GMS 6885 Research Designs in Health Outcomes and Policy (3 credit hrs) GMS 6885 syllabus
Description: This course provides an overview of the research design of observational and experimental studies. This course will focus on critical assessment and methodological challenges important in health outcomes and policy studies. The course will provide foundation for Department of Health Outcomes and Policy advanced methods and policy electives.
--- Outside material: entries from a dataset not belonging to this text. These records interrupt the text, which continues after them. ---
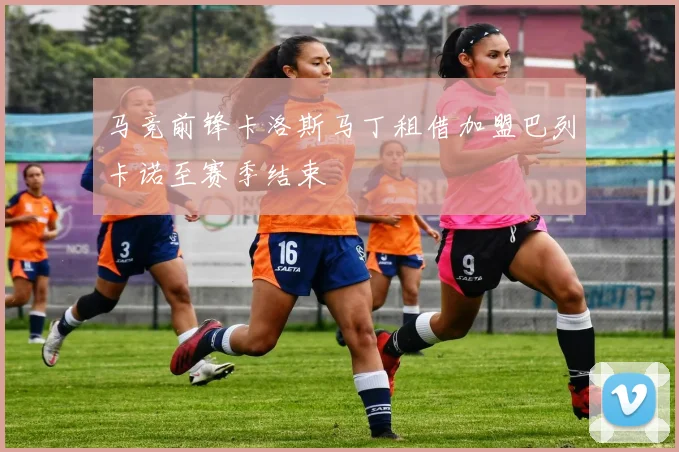 马竞前锋卡洛斯马丁租借加盟巴列卡诺至赛季结束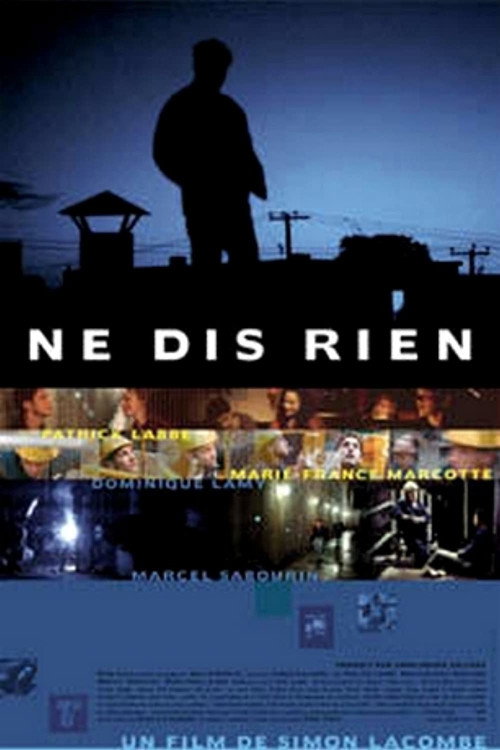 Movie poster for Ne dis rien (2001)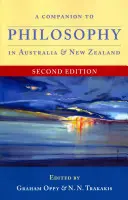 A Companion to Philosophy in Australia and New Zealand: Druhé vydanie - A Companion to Philosophy in Australia and New Zealand: Second Edition
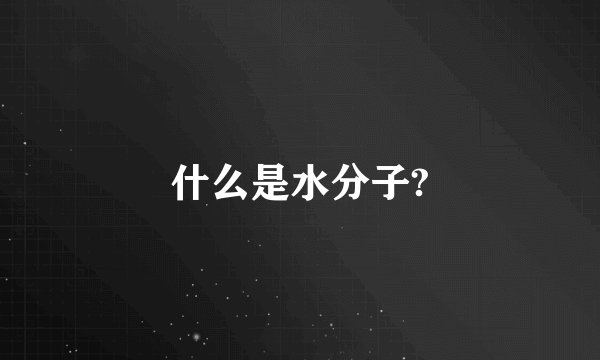 什么是水分子?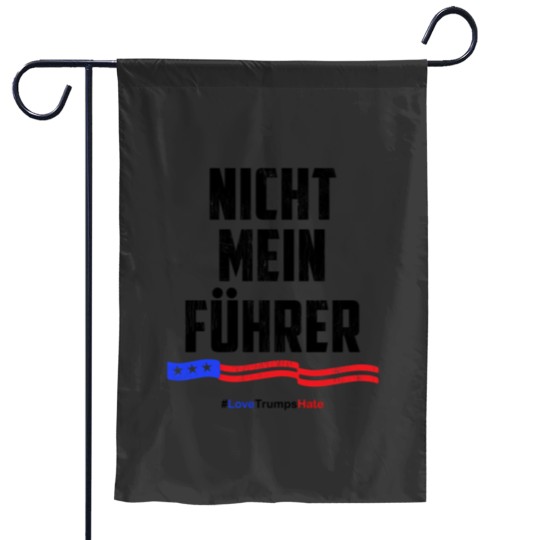 Discover nicht mein fuhrer not my president 1 Garden Flags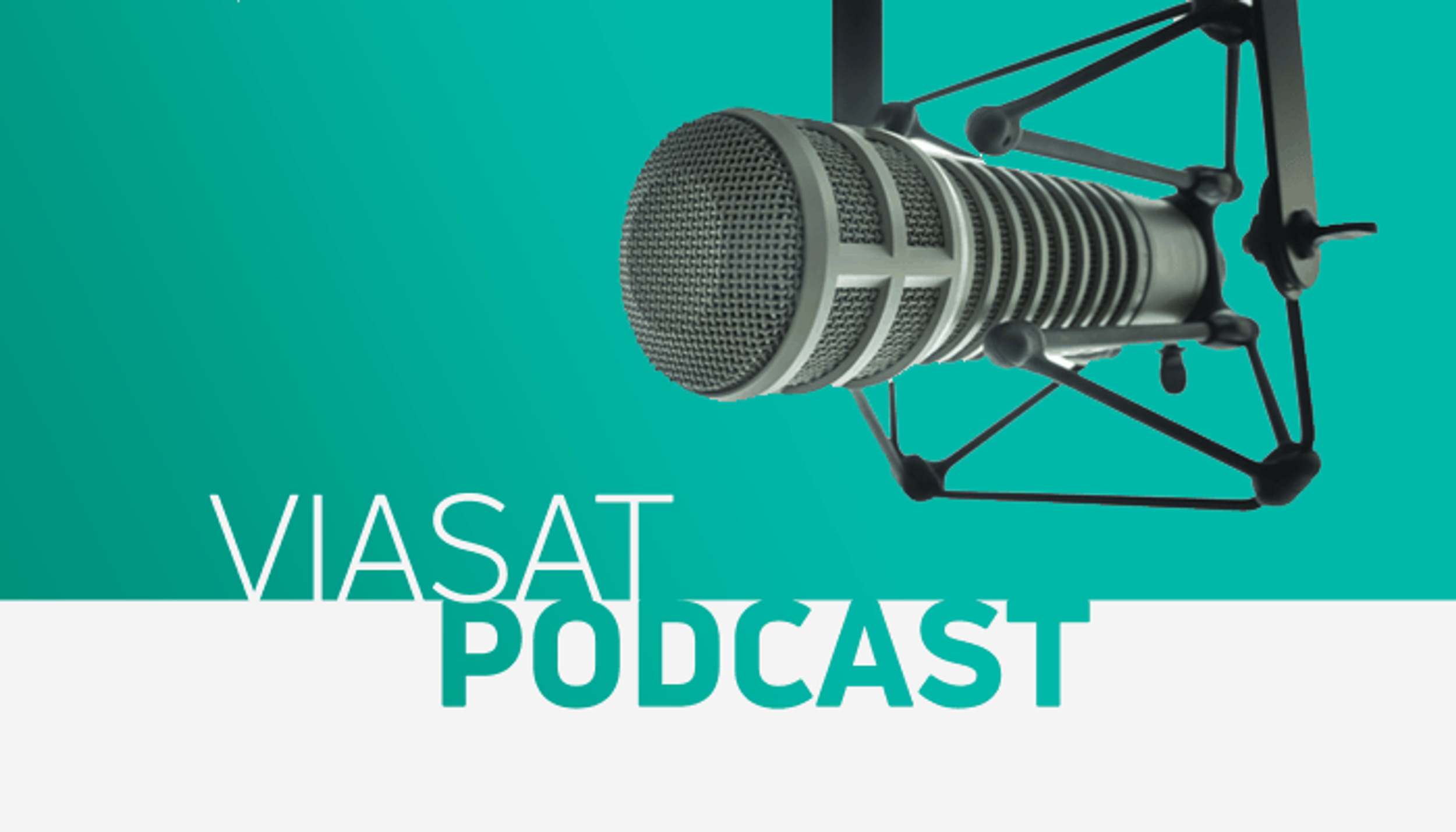 Podcast: Viasat’s Chief People Officer on what makes the company such an appealing workplace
Prerequisite: A graduate course in statistics
GMS 6893 Clinical and Translational Science Seminar Series (2 credit hrs) GMS 6893 syllabus
Description: This seminar series is designed to further the training of students in multi-disciplinary and inter-disciplinary clinical and translational research. Content areas include leading causes of morbidity and mortality in the United States, issues relevant to rural health and diseases such as HIV/AIDS and conditions such as obesity which have significant impact and research needs. The series consists of weekly, two-hour sessions which include researchers from the bench to the community. Specifically, for each topic area, speakers will discuss the clinical, laboratory, and epidemiological and economic aspects of the particular condition along with potential intervention strategies and community outreach activities.
GMS 6896 Health Outcomes and Policy Seminar (1 credit hr) GMS 6896 syllabus
Description: This interactive seminar series provides a forum for students and faculty to critically evaluate cutting-edge research and methodology and discuss the implications for their own research. Both recently published research and research in progress are evaluated.